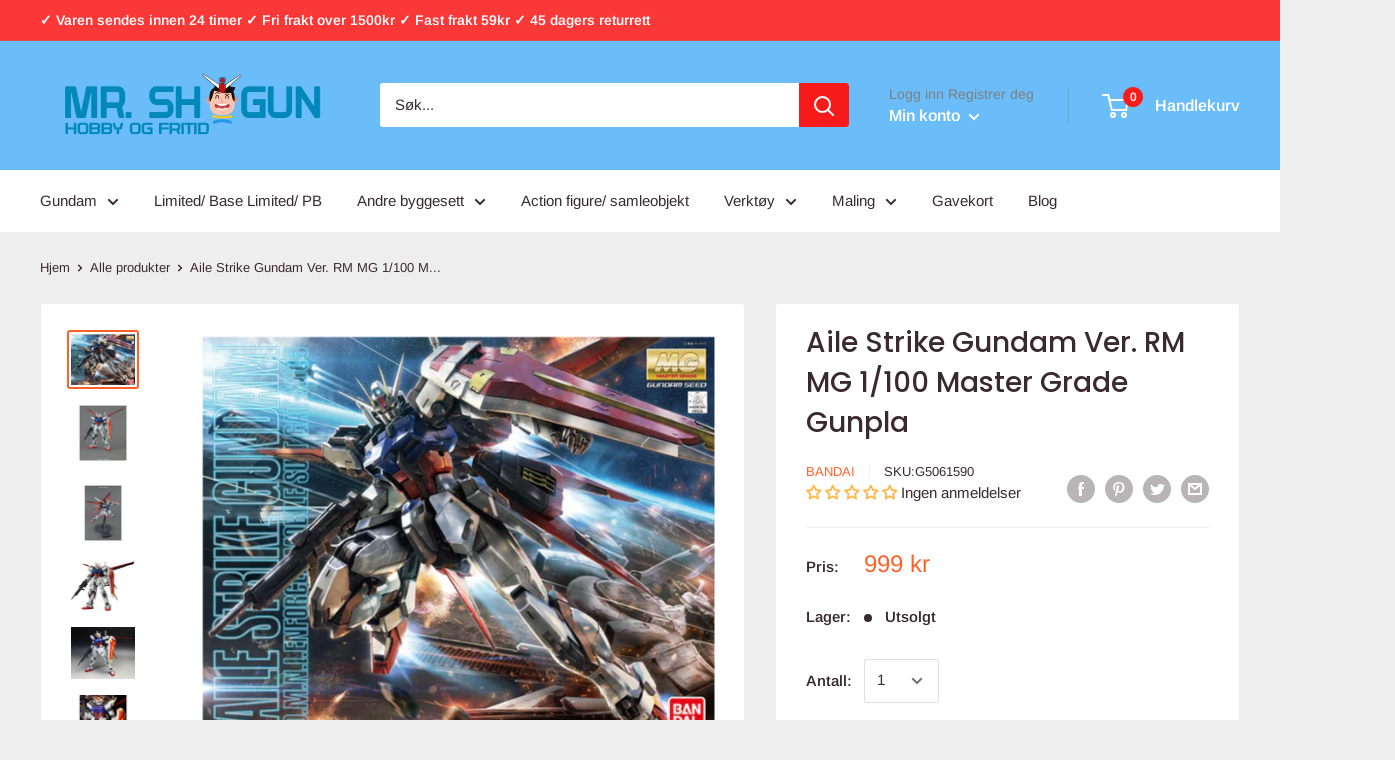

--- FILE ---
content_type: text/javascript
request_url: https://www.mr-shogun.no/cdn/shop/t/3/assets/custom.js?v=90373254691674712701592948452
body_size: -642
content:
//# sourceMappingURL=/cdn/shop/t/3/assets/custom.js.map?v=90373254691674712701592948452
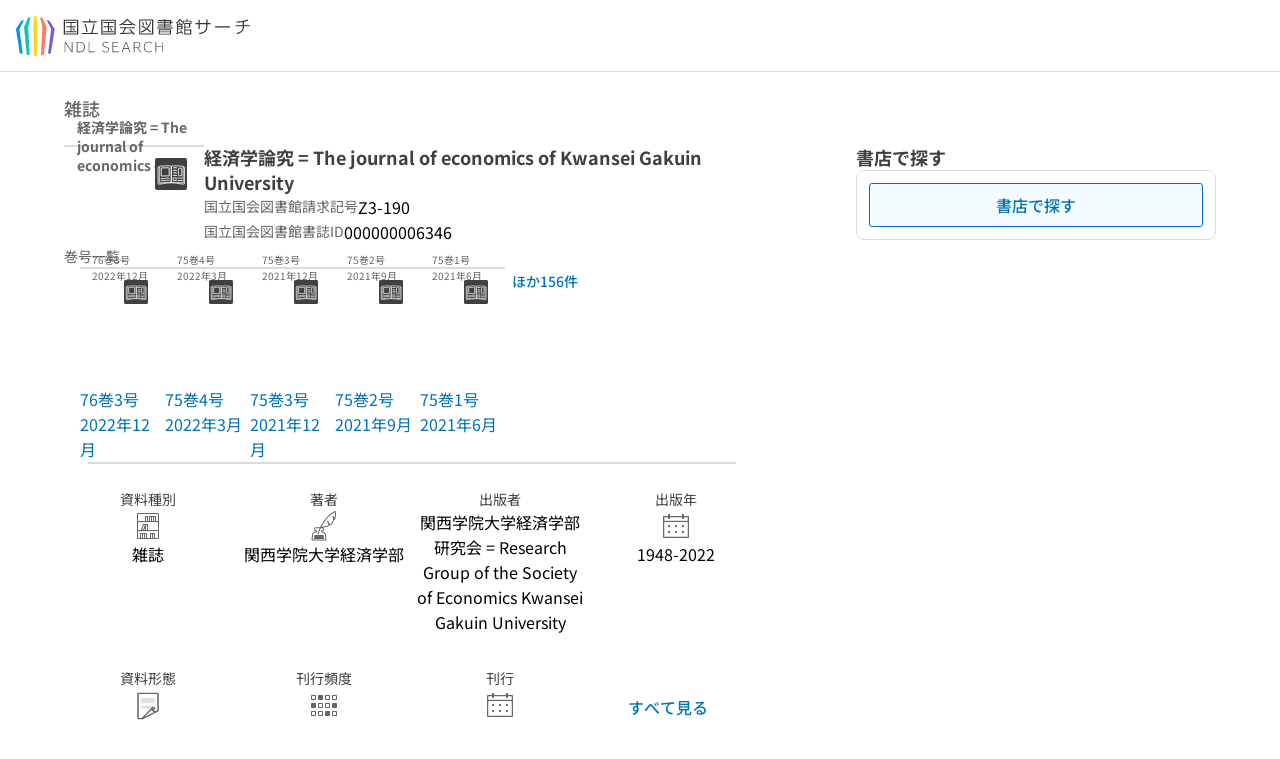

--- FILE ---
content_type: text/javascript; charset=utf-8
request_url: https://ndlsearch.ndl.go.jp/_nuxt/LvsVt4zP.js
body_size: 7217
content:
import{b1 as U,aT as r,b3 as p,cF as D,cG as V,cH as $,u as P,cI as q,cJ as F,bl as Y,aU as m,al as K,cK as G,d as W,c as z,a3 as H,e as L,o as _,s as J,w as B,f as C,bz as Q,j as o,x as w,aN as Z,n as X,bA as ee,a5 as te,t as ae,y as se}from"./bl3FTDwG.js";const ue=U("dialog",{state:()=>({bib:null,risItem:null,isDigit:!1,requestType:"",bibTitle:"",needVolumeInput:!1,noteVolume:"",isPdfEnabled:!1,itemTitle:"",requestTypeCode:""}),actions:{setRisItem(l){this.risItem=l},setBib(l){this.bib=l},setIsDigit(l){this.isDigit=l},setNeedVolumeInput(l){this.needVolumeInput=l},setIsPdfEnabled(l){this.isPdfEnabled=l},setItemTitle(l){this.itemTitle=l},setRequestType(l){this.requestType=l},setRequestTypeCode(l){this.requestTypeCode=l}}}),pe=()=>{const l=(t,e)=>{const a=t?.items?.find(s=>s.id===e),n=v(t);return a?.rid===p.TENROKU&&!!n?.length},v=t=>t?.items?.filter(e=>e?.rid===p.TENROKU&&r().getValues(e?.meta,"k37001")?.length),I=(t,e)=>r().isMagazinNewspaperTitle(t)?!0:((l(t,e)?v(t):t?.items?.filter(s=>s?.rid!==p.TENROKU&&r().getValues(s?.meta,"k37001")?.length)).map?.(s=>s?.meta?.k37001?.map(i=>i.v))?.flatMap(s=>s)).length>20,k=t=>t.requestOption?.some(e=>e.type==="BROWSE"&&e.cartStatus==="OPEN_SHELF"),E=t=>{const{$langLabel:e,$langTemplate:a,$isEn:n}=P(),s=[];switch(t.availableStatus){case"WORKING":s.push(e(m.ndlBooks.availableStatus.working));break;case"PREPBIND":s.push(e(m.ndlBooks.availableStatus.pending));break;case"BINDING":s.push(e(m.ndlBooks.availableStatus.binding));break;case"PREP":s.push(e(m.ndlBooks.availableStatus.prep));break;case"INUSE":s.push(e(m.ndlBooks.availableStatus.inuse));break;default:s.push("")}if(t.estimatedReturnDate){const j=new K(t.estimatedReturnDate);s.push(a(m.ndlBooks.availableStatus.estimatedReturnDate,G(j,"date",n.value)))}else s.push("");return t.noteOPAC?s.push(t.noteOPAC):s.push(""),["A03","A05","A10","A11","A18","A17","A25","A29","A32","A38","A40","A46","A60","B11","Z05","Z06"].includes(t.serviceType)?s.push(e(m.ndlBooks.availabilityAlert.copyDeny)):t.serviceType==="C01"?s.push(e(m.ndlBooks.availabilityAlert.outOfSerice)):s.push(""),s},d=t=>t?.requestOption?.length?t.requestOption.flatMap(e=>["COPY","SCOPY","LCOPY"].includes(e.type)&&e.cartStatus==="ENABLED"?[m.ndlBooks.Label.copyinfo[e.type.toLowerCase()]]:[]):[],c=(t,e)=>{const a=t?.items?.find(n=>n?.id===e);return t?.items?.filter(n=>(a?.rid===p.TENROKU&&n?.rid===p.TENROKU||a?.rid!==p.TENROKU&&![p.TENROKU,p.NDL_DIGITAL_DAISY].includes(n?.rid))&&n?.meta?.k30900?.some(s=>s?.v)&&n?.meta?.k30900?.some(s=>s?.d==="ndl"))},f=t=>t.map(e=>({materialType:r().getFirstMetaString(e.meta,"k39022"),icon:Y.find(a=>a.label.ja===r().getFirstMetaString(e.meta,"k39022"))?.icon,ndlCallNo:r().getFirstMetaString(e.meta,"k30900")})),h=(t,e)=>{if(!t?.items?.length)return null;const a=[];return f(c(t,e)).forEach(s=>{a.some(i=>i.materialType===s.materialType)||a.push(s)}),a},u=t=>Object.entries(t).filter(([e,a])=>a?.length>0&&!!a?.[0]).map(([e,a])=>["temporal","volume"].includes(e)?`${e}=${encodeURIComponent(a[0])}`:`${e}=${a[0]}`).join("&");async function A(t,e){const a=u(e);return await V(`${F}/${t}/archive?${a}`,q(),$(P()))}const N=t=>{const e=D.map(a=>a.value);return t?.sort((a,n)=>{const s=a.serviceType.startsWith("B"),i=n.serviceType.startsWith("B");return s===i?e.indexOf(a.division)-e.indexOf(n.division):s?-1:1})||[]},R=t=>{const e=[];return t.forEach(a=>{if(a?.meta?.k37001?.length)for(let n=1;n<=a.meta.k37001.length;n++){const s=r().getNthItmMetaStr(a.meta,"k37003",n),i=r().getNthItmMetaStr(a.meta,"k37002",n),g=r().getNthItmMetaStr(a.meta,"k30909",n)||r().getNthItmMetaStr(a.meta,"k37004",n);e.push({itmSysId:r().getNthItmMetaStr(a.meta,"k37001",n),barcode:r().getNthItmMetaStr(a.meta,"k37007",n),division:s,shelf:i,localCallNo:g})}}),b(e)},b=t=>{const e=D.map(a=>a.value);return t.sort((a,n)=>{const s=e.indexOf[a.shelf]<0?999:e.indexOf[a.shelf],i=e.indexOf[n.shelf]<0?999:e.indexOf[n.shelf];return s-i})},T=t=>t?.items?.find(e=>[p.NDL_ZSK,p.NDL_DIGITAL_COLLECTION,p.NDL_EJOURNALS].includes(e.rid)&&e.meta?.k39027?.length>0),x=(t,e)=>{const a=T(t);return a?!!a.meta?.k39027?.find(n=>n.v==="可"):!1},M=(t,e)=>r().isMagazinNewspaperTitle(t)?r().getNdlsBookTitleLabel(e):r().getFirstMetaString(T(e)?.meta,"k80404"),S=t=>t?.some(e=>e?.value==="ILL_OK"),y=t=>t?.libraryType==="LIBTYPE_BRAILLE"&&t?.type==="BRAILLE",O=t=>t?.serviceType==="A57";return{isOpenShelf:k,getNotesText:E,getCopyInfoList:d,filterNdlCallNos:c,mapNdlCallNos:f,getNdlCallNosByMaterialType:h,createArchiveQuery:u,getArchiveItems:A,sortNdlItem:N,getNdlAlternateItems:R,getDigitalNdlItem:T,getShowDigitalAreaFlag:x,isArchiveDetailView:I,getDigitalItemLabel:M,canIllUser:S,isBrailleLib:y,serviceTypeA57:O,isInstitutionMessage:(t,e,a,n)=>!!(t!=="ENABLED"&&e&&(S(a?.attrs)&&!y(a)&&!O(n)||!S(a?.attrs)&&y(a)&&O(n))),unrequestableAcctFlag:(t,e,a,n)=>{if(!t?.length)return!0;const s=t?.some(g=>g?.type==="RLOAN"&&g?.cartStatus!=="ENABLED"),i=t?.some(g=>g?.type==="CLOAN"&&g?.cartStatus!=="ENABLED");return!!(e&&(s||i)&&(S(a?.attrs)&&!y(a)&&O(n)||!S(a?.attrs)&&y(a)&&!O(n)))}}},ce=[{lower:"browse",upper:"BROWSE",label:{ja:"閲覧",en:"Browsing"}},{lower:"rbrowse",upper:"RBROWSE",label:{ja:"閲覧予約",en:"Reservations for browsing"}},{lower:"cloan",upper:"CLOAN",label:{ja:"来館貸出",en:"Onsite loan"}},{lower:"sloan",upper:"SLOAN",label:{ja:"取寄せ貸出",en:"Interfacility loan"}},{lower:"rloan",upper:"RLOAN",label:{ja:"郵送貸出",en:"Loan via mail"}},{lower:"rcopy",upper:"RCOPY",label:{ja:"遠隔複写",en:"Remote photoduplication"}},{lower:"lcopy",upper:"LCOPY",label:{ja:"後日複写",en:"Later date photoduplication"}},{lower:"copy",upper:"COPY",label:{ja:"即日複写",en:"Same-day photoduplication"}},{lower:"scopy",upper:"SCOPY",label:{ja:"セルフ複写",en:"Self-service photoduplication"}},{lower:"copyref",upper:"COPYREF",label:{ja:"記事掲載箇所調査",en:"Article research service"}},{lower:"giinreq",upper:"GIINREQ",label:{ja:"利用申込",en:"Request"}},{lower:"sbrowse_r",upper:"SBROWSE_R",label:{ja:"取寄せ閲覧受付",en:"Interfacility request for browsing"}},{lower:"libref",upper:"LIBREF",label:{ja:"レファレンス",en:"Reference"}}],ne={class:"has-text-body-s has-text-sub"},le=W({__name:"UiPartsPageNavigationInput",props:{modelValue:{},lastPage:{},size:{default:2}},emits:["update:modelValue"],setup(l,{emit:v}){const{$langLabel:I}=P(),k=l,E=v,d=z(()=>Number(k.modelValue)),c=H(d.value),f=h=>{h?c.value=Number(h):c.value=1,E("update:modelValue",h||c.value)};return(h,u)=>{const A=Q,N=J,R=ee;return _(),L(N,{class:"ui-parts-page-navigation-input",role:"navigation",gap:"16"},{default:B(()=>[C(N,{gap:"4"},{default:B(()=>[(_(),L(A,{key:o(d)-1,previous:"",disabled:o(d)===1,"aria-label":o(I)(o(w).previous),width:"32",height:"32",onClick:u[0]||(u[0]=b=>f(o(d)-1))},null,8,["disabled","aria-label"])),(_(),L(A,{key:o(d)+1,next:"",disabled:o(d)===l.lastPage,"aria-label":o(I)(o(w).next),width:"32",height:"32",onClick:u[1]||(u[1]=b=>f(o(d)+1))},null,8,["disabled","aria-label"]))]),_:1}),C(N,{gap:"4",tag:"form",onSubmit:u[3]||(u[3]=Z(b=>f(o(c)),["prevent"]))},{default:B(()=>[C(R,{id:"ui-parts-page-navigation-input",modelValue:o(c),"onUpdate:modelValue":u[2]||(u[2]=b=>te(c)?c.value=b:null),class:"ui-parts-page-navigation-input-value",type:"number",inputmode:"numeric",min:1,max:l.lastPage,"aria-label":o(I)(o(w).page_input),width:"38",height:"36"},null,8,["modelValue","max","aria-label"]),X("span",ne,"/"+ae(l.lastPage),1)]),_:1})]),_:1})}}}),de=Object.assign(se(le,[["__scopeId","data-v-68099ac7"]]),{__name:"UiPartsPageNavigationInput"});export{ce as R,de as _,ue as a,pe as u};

-- -- --

PROBLEM DESCRIPTION: From the listing above, copy every line that includes the word "custom".

ANSWER SECTION:
request_url: https://www.mr-shogun.no/cdn/shop/t/3/assets/custom.js?v=90373254691674712701592948452
//# sourceMappingURL=/cdn/shop/t/3/assets/custom.js.map?v=90373254691674712701592948452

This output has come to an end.